No. 1-ranked Gonzaga for the past several years has succeeded on the backs of players recruited via Rand McNally. This year’s Zags came to Spokane, Wash., from Mali — a 7-footer — Lithuania, Russia and France.

Not that anyone on CBS or Turner is going to say so in the coming days, but schools represented in the NCAA Tournament have, by applied logic alone, grown further and further from their campuses in terms of legitimate or even intended academic achievement.

The foreign studies departments within many of these schools have a smaller percentage of foreign students than their basketball teams. The colleges continue to serve as false fronts for basketball programs. In other businesses, that’s called racketeering. It’s a felony.

ESPN simply can’t do enough to destroy sports in service to reprobates.

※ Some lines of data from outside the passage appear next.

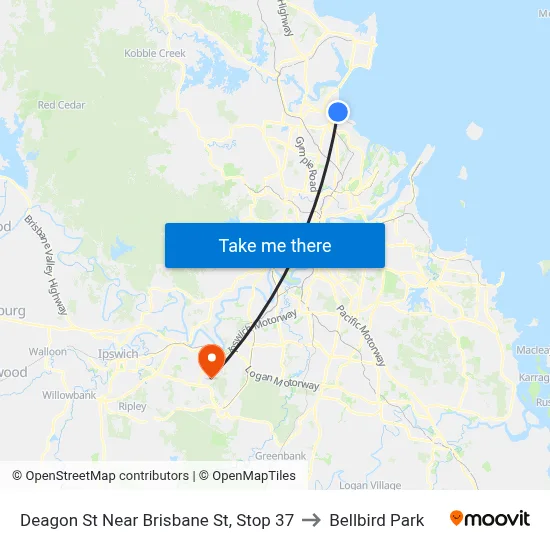 Deagon St Near Brisbane St, Stop 37 to Bellbird Park map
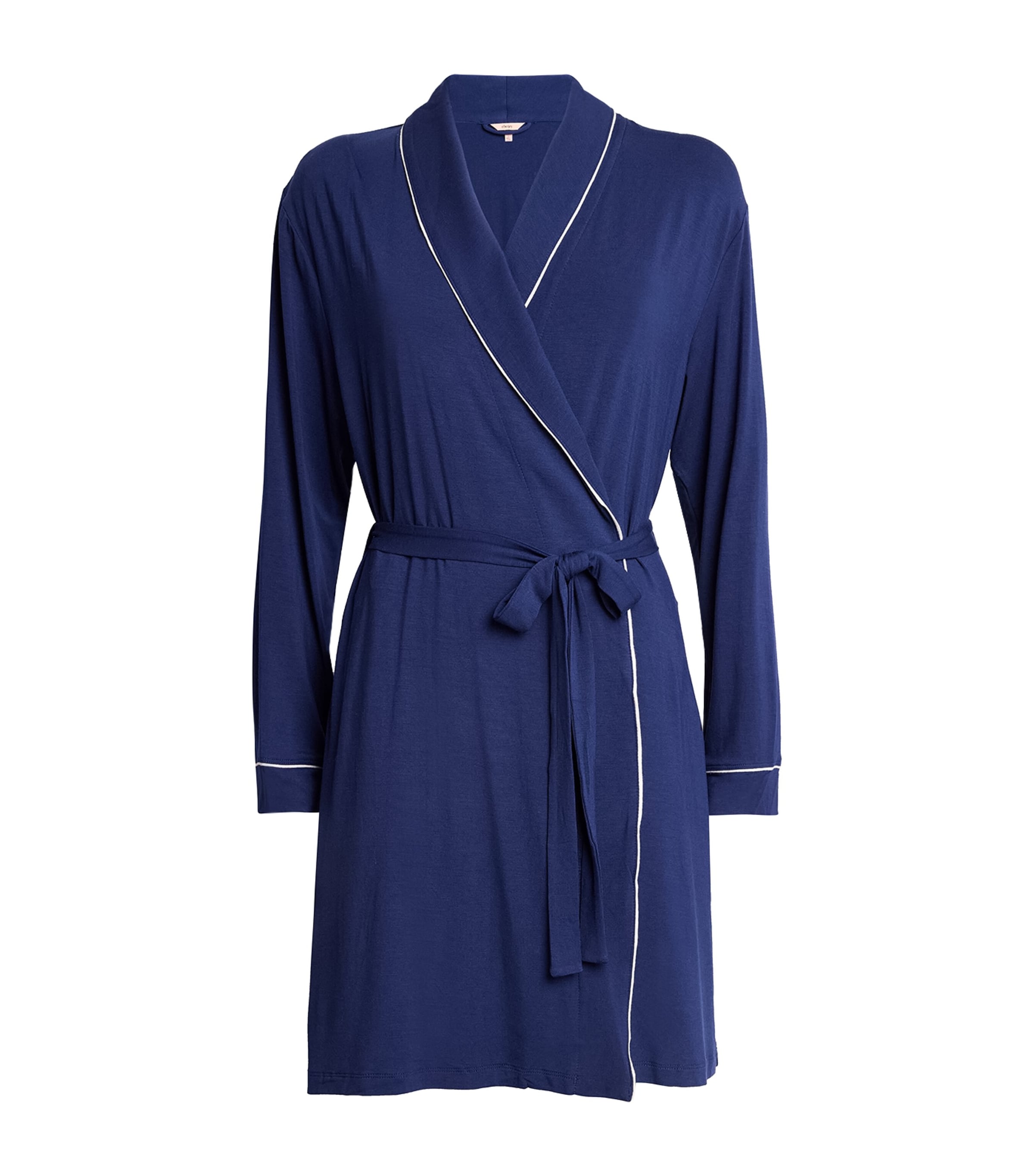 Eberjey Modal-blend Gisele Short Robe In Navy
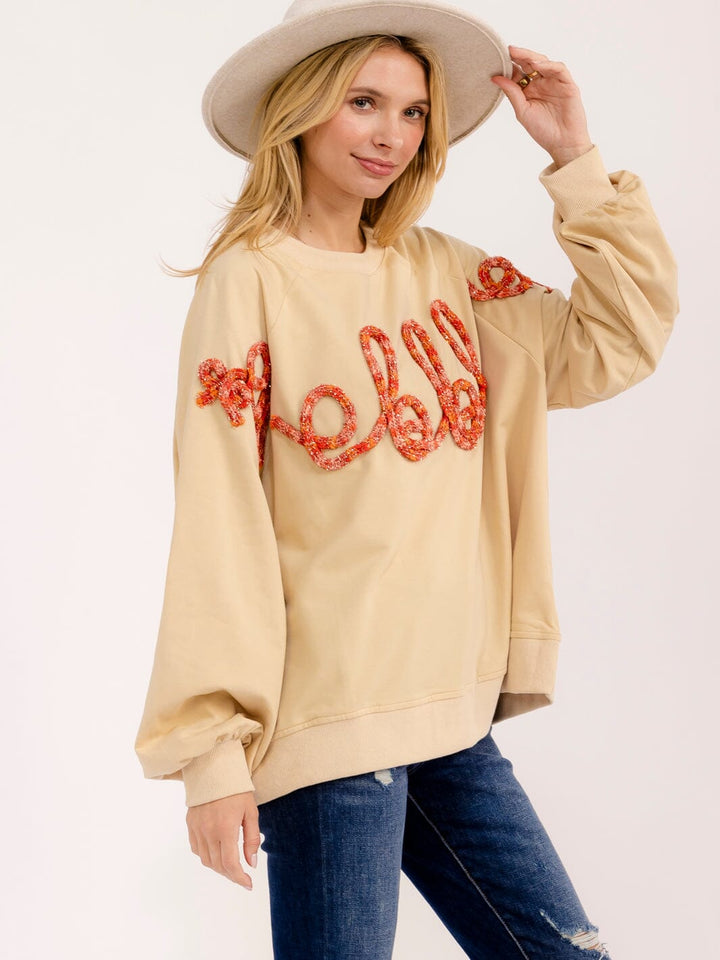 WOMEN'S LONG SLEEVE DETAILED PULLOVER SWEATER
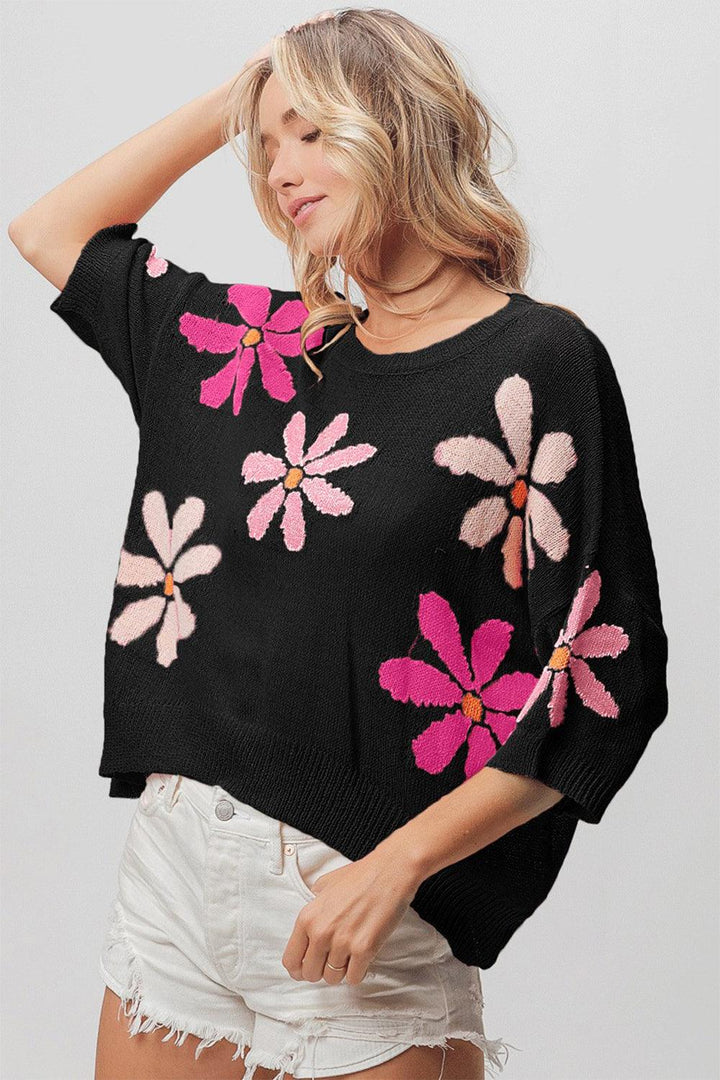 BiBi Floral Pattern Cropped Sweater Black Pink Fuchsia Sweaters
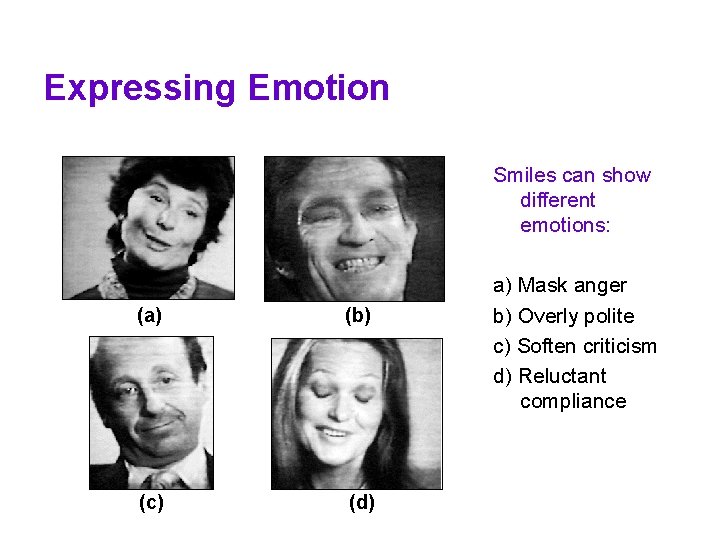 Expressing Emotion Smiles can show different emotions: (a) (b) (c) (d) a) Mask anger Expressing Emotion Smiles can show different emotions: (a) (b) (c) (d) a) Mask anger
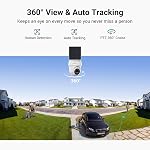 ANSQUE Security Cameras Wireless Outdoor Home System, No Monthly Fees, Solar Powered, 360°Pan & Tilt, Auto Human Tracking, AI Human Detection, 2K Color Night Vision, Local Storage, 4-Camera Kit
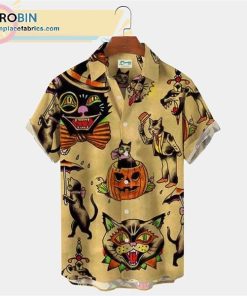 casual print shirts halloween pumpkin casual short sleeve hawaiian shirts 185 KCgZP
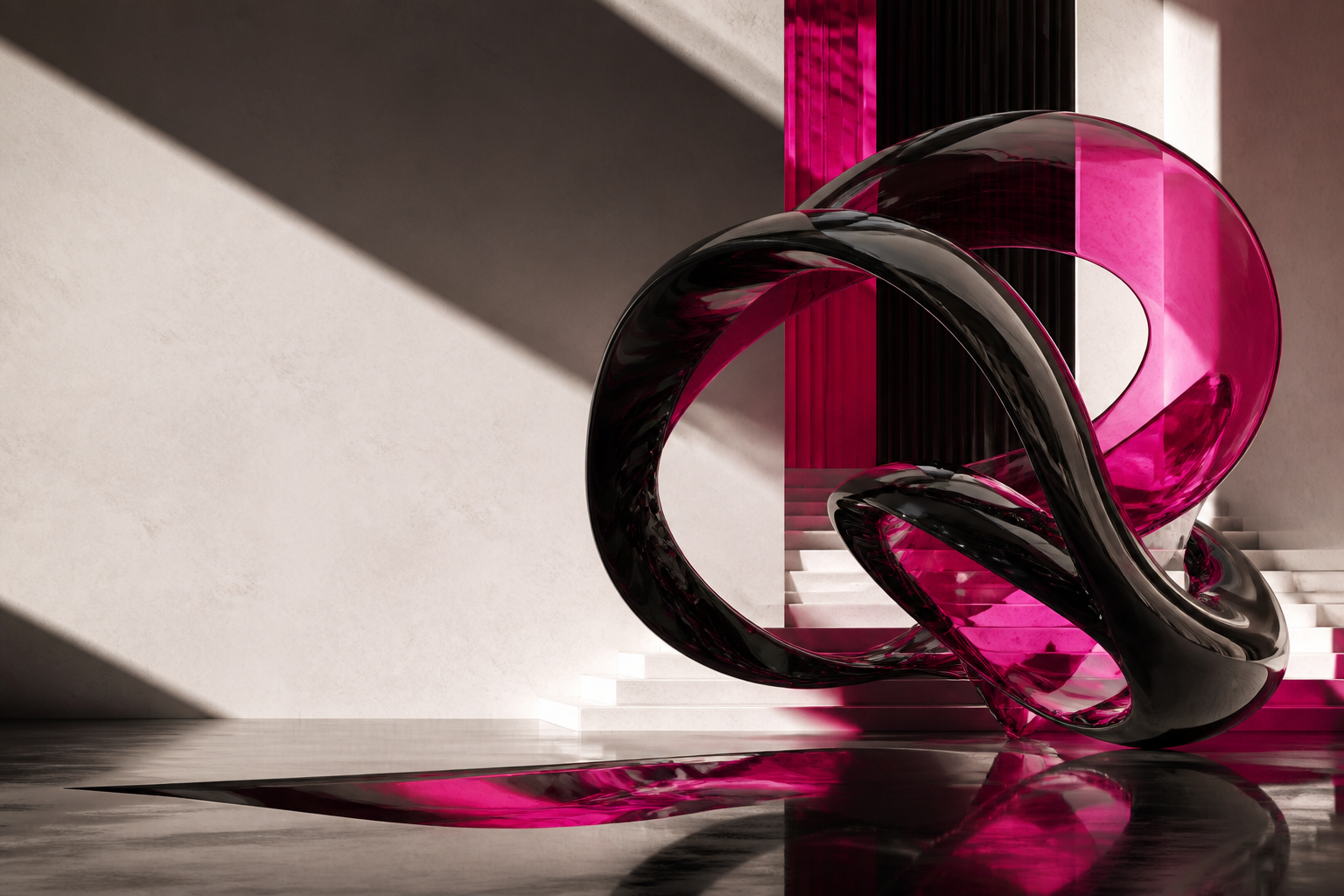 Black and pink glass sculpture in a premium architectural setting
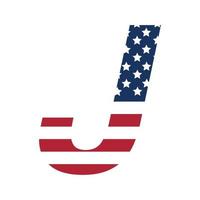 engelsk alfabet med USA flagga.bokstav j med amerikan flagga fri vektor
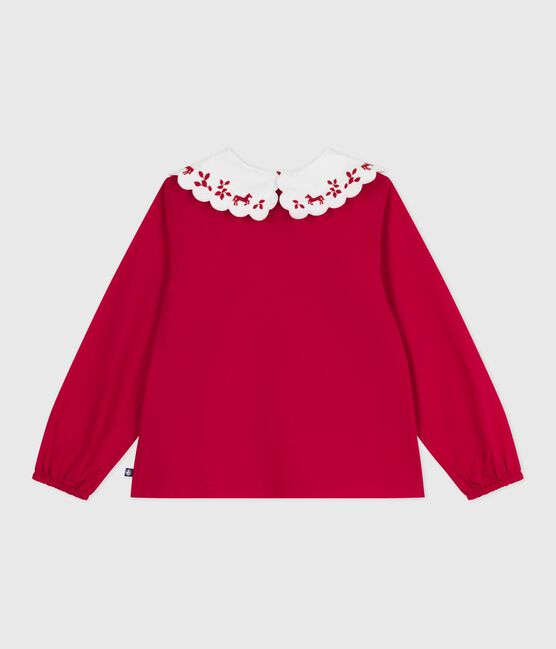 Blouse enfant en popeline de coton manches longues imprimée rouge TERKUIT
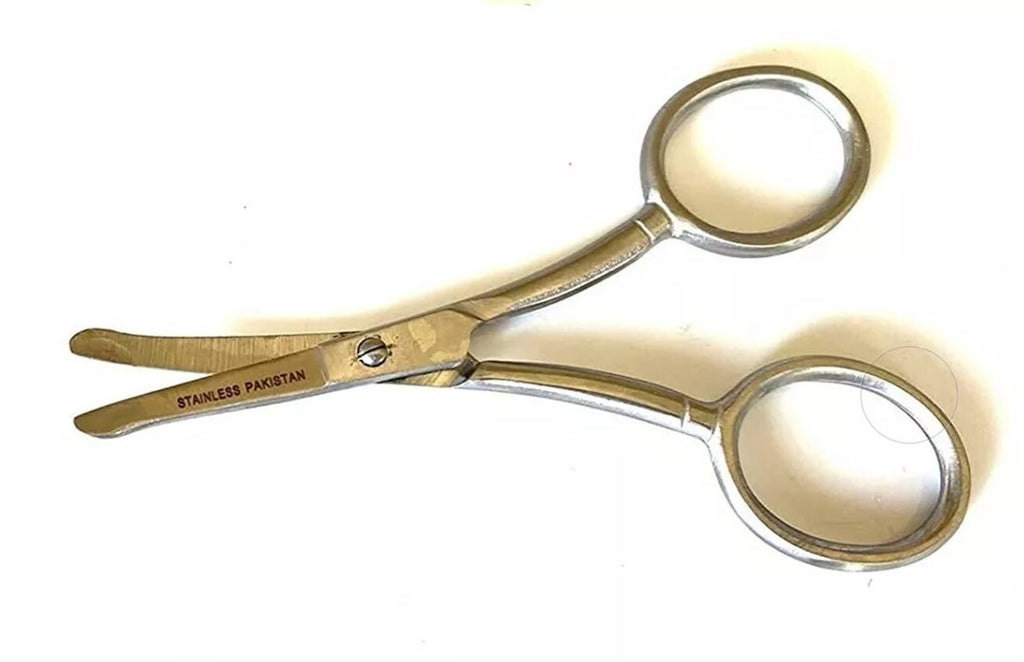 3.5 Inch Curved Mustache & Nose Hair Scissors with Safety Tips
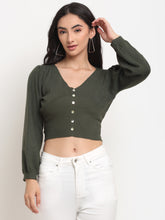 Women Green V-Neck Knit Solid Pullover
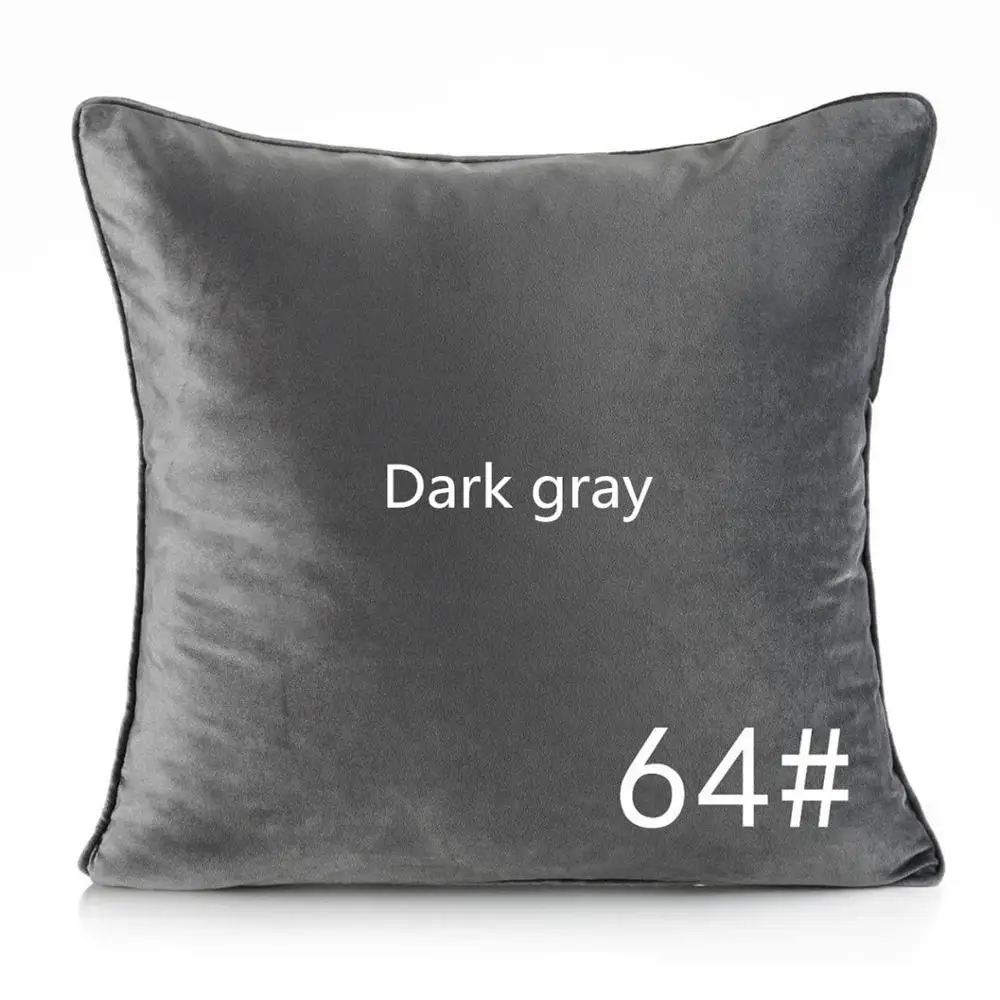 Модный мягкий Чехол на подушку, Бархатный Чехол на подушку для гостиной, дивана 45*45, кресло, кровать, домашний декор, домашний декор, 30, 50, 60 - Цвет: Dark gray No. 64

Sunday, during a four-man panel discussion about the NCAA Tournament, a clip appeared of a near pregame brawl erupting at center court of that day’s Alabama-LSU.

For some reason, which went unexplained, this clip was accompanied by the sounds of two of the panelists, off camera, laughing at what was seen. Yeah, a near brawl! Funny! As is the ESPN standard, they found it delightful — or at least felt as if we should.

More of poor Tiger

NBC, over the weekend during the Players, continued to insult its audience by sticking to the story that poor Tiger Woods was the unfortunate victim of a car accident, as if another ugly driving episode was beyond both his control and fault.


Despite this spring training’s happy-faced “new man” media sell, Gary Sanchez still swings for gargantuan home runs with two strikes, and he still strikes out more than a minimally discriminate batter should.


Saturday, after Ohio State beat Michigan, CBS studio panelist Seth Davis piped, “That was a really fun game to watch.” He must’ve missed the last 1:55, which took nearly 10 minutes to complete, eliminating any chance for an exciting finish.


Chris Russo, SiriusXM travel and entertainment correspondent (Source: #backaftathis.): “By the way, in the fourth season of ‘The Crown,’ it’s all about Charles and Diana. And they make Charles out to be the worst guy in America.”